→ **Provided passage**:
Metaphorically, of course.

But.

Also literally.

The oversized, coked-up film follows two upstarts — feral actress Nellie LaRoy (Margot Robbie) and ambitious gofer Manny Torres (Diego Calva) — as they climb (or perhaps sink) to the top in the golden age of Hollywood. As new stars rise, the old ones, like Valentino-esque heartthrob Jack Conrad (Brad Pitt), struggle to find their place in unfamiliar constellations.

Let’s unpack writer-director Damien Chazelle’s “Babylon,” a filthy, funny, frenetic film that might be the weirdest holiday-season release in recent memory.

‘Babylon’ has fun with a familiar story.

Li Jun Li plays Lady Fay Zhu in "Babylon."
Li Jun Li plays Lady Fay Zhu in "Babylon."

Chazelle has built an Oscar-nominated career out of reinterpreting Americana, from the Technicolor musical in “La La Land” to the moon landing in “First Man.” Now, he takes ball-step-change from Emma Stone dancing at an observatory to a wilder west: the very birth of Hollywood.

→ **Directive 1**: Copy out the passage on the film "Babylon" in full, word for word.
The text and the records have no connection to each other.

→ **Records**:
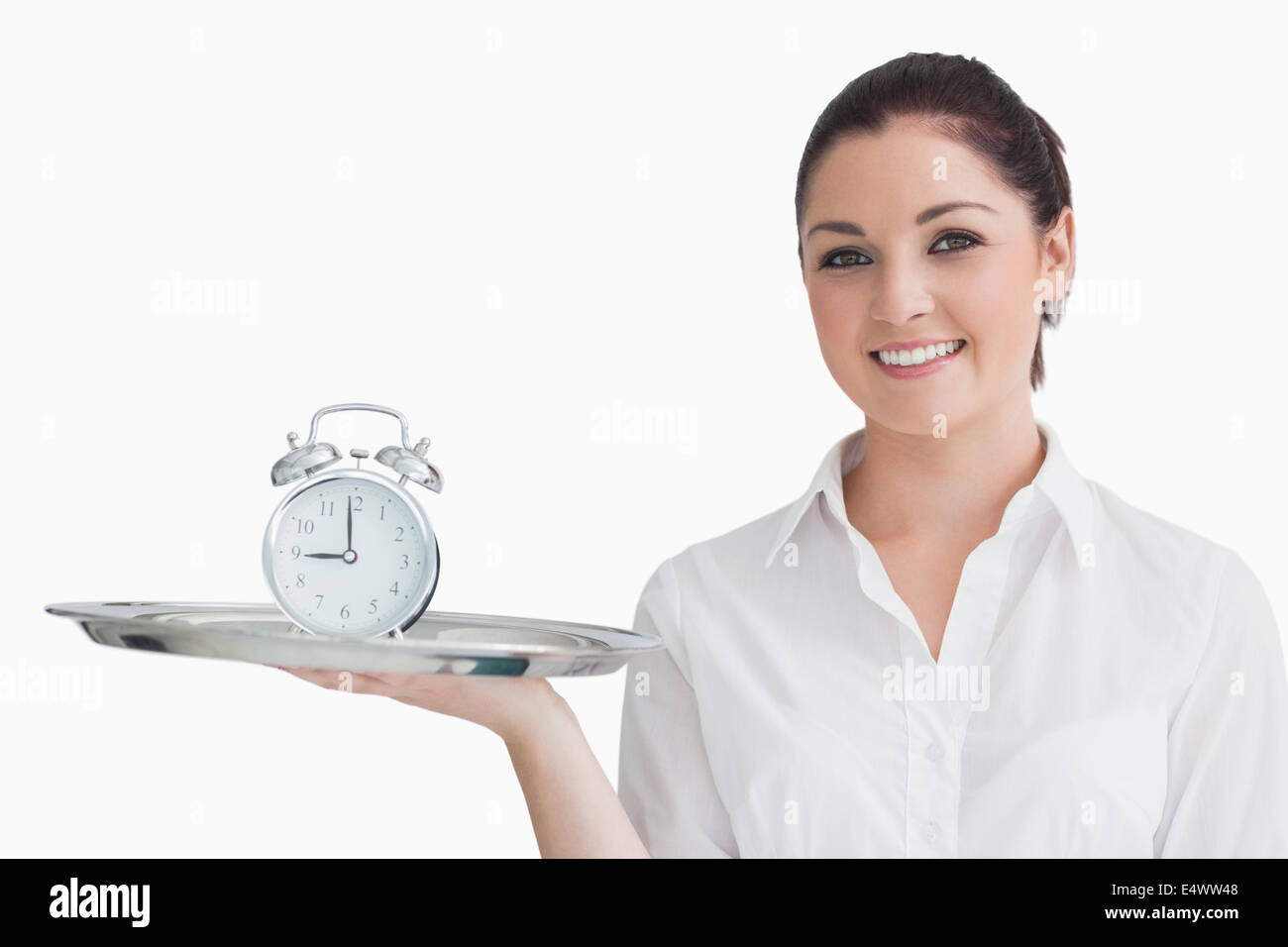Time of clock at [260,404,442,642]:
---
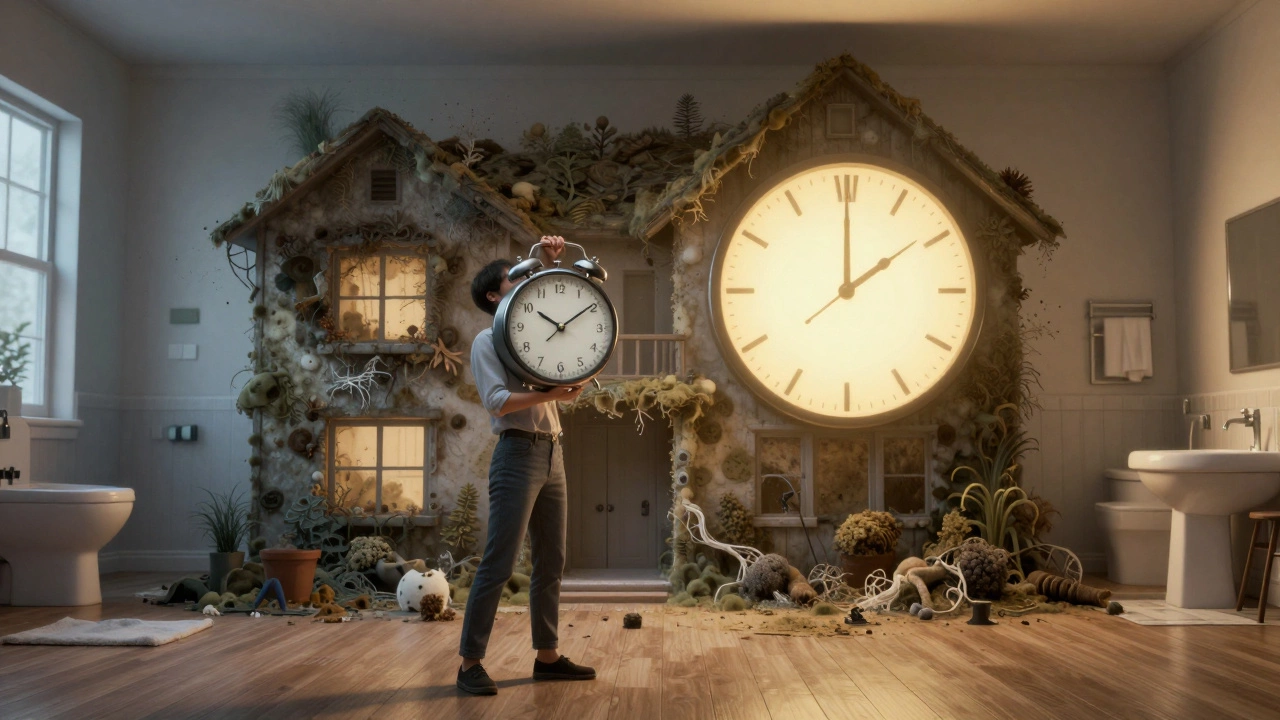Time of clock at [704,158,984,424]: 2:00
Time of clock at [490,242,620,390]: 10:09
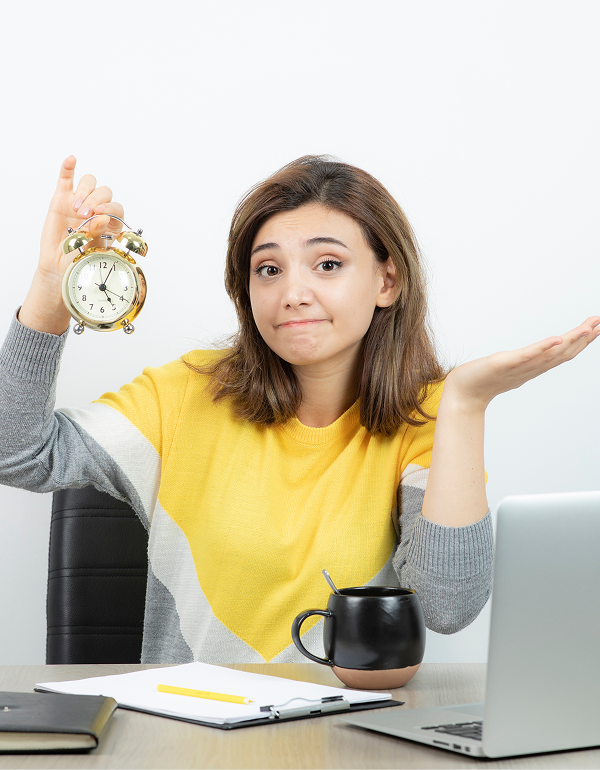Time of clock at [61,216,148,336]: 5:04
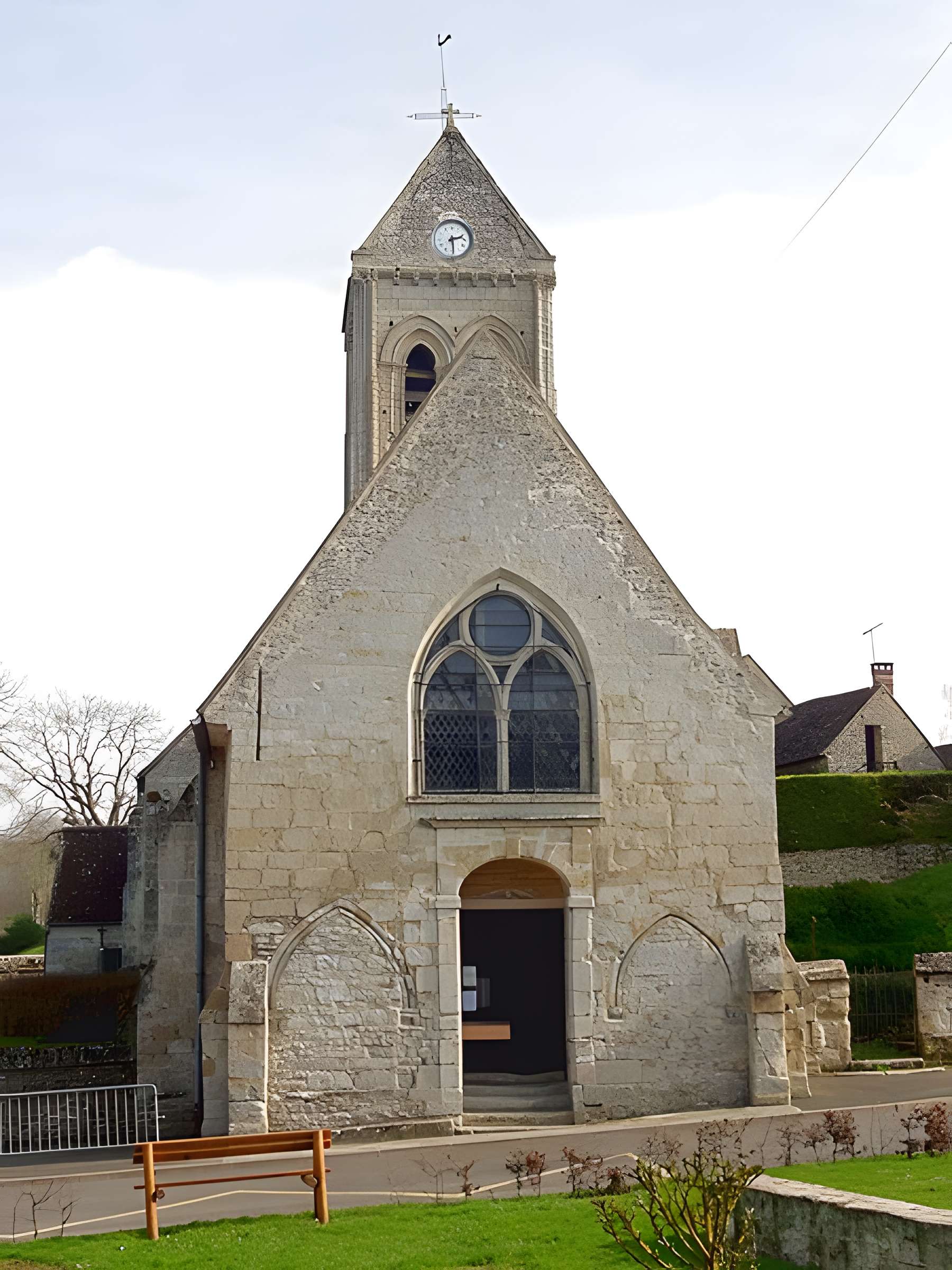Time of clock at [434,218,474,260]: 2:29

→ **Directive 2**: Put the records from the line with "Time of clock at [704,158,984,424]: 2:00" up to and including the line with "Time of clock at [434,218,474,260]: 2:29" into a Markdown table with the columns Row and Record, skipping blank lines and omitting the pictures.

→ **Exercise output 1**:
Metaphorically, of course.

But.

Also literally.

The oversized, coked-up film follows two upstarts — feral actress Nellie LaRoy (Margot Robbie) and ambitious gofer Manny Torres (Diego Calva) — as they climb (or perhaps sink) to the top in the golden age of Hollywood. As new stars rise, the old ones, like Valentino-esque heartthrob Jack Conrad (Brad Pitt), struggle to find their place in unfamiliar constellations.

Let’s unpack writer-director Damien Chazelle’s “Babylon,” a filthy, funny, frenetic film that might be the weirdest holiday-season release in recent memory.

‘Babylon’ has fun with a familiar story.

Li Jun Li plays Lady Fay Zhu in "Babylon."
Li Jun Li plays Lady Fay Zhu in "Babylon."

Chazelle has built an Oscar-nominated career out of reinterpreting Americana, from the Technicolor musical in “La La Land” to the moon landing in “First Man.” Now, he takes ball-step-change from Emma Stone dancing at an observatory to a wilder west: the very birth of Hollywood.

→ **Exercise output 2**:
| Row | Record |
|---|---|
| 1 | Time of clock at [704,158,984,424]: 2:00 |
| 2 | Time of clock at [490,242,620,390]: 10:09 |
| 3 | Time of clock at [61,216,148,336]: 5:04 |
| 4 | Time of clock at [434,218,474,260]: 2:29 |